- _Selected text_:
====

2. The schwa used to be less frequent (10.74% according to Grimson), a difference due at least in part to change over time. Actually, I’m surprised the difference isn’t more, but maybe the schwa is less common in American English.
3. /d/ is ranked above /s/ on Grimson’s list. Not sure why.
4. Another notable difference is /ɪ/. Grimson has it at 8.33% compared to your 6.32%. Change over time?
5. /ʊ/ on your list is half that (0.43%) of Grimson’s (0.86%). Again, not sure why.
6. /w/ is much more frequent according to Grimson (2.81% vs. your 1.95%).
I’m thinking you may well have come across Grimson’s data in the course of thinking about how to compile your own. If so, I’d be interested in any comments you might have.
Finally, I noticed that both lists omit /i/ (sometimes known as the Spanish ‘i’), as at the end of words such as ‘happy’. I’m wondering why…
Thank you for your detailed comment!
I hadn’t come across Grimson’s data, as far as I recall, no. And while I am interested, I don’t have any further insight into the differences in our results than you’ve already surmised.
I’m glad this post is of use to folks. Very little on this blog of mine can claim as much. That said, I did do this just for my own amusement; an academic level of accuracy was far down on my list of priorities.
This is a great project! I am surprised that the voiced interdental fricative is not higher up the list, as ‘the’ and the ‘th’ pronouns make up 10% of the top 100 high frequency words.
That’s word frequency, longer words have more phonemes each.
What is that calligraphy in the background??
That’s the design for my tattoo. It’s roman script, just sideways in a font I designed.
Hello, I am working on a research paper for my senior design class at UCF. I came across the english phenomes by commoness table and found it very useful, and would like to use a screenshot of it in my paper as a reference. Would this be okay? I will be citing appropriately.
No problem. Please just understand that my methodology was not particularly rigorous. I did this mostly to satisfy my own interest.
Hello! Thanks for this, I’ve found it really useful. I ended up needing to go a little bit further, so I ended up mostly-replicating and extending your work a bit. If you’re interested: https://github.com/prendradjaja/phoneme-frequencies
Wow! Thank you for the reference. I think your results are probably superior given your inclusion of ɝ, eɪ, and ɔ. Also, thanks for sharing your code – I took my attempt at this before I learned to code and did it all in spreadsheet software. I’m glad to see that someone else wanted to answer the same question! Ultimately I’d love to see how this varies across different English dialects, or even other languages, perhaps generalized by articulation methods and positions so that we could get a sort of heat map across all human speech! But I doubt I’d ever get to it myself 🙂
I’ve discovered that back in 1950 Rebecca E. Hayden published a similar study. This link was published in Dec. 2015, a few years after my original post: https://www.tandfonline.com/doi/pdf/10.1080/00437956.1950.11659381
For those of you looking for more academic approaches, her paper may fit your needs better than my informal one. Her results are fairly similar to mine.

====

- _Records shown_:
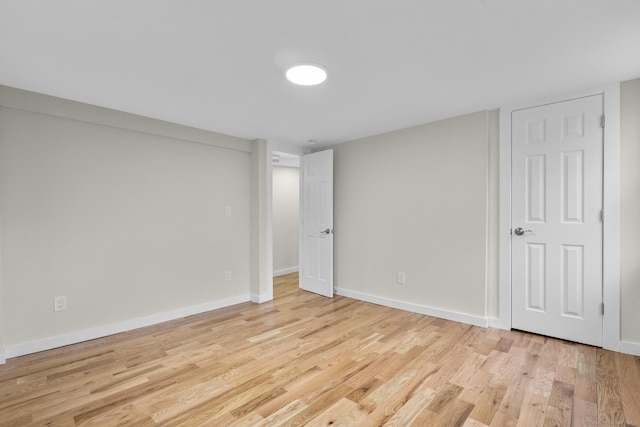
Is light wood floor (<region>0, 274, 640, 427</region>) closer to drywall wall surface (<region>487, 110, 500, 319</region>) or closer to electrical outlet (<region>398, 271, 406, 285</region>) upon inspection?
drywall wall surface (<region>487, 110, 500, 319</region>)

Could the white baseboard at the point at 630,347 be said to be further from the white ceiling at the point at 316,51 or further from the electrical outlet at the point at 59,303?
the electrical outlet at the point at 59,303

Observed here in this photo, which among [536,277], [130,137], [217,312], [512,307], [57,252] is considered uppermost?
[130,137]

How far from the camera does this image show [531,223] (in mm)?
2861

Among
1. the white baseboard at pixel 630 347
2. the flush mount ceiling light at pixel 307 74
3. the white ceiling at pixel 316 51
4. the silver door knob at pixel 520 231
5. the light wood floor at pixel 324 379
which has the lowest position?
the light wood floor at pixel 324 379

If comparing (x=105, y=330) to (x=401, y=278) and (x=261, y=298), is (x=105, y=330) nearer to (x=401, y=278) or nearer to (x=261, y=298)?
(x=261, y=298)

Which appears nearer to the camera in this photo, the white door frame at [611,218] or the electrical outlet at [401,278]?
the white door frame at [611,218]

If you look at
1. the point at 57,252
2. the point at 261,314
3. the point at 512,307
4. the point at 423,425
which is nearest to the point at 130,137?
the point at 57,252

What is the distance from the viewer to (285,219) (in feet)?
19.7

====

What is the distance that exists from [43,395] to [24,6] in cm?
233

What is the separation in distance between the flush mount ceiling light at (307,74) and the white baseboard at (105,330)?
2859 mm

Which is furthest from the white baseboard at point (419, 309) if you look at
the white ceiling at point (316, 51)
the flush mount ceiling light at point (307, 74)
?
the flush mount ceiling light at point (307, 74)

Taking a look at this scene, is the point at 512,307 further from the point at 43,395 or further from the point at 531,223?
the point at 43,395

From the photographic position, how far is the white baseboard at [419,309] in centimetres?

====

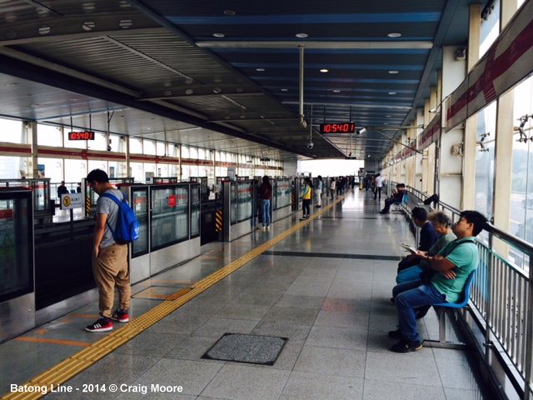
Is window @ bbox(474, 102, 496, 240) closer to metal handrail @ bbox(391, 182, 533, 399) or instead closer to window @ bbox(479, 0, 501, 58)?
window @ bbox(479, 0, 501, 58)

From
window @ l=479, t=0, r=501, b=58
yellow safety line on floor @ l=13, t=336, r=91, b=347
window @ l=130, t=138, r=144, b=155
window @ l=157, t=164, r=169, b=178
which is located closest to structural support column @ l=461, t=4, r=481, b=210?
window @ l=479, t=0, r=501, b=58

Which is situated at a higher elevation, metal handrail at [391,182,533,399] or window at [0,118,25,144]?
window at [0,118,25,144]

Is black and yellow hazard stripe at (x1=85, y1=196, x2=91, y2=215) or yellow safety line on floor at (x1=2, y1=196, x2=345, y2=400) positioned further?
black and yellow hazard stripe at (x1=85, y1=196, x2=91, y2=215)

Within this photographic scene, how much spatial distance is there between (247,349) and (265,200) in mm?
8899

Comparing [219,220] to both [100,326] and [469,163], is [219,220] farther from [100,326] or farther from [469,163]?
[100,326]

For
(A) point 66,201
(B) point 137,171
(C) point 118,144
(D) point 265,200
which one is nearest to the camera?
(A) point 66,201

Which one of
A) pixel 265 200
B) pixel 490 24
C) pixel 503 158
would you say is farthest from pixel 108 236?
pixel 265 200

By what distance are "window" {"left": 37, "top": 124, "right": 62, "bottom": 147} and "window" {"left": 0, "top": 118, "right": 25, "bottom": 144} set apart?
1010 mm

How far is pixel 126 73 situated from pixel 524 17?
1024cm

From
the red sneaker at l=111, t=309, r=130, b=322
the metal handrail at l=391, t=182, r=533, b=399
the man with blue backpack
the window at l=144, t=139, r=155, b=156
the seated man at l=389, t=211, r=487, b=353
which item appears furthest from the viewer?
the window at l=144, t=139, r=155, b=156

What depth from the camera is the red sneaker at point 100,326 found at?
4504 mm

====

- _To-do list_:
1. Which percentage figures does the comment thread on phoneme frequency attribute to Grimson?
2. Retype the passage of the comment thread on phoneme frequency starting with "3. /d/ is ranked" and going on through "vs. your 1.95%).".

- _Responses_:
1. 10.74%, 8.33%, 0.86%, 2.81%

2.
3. /d/ is ranked above /s/ on Grimson’s list. Not sure why.
4. Another notable difference is /ɪ/. Grimson has it at 8.33% compared to your 6.32%. Change over time?
5. /ʊ/ on your list is half that (0.43%) of Grimson’s (0.86%). Again, not sure why.
6. /w/ is much more frequent according to Grimson (2.81% vs. your 1.95%).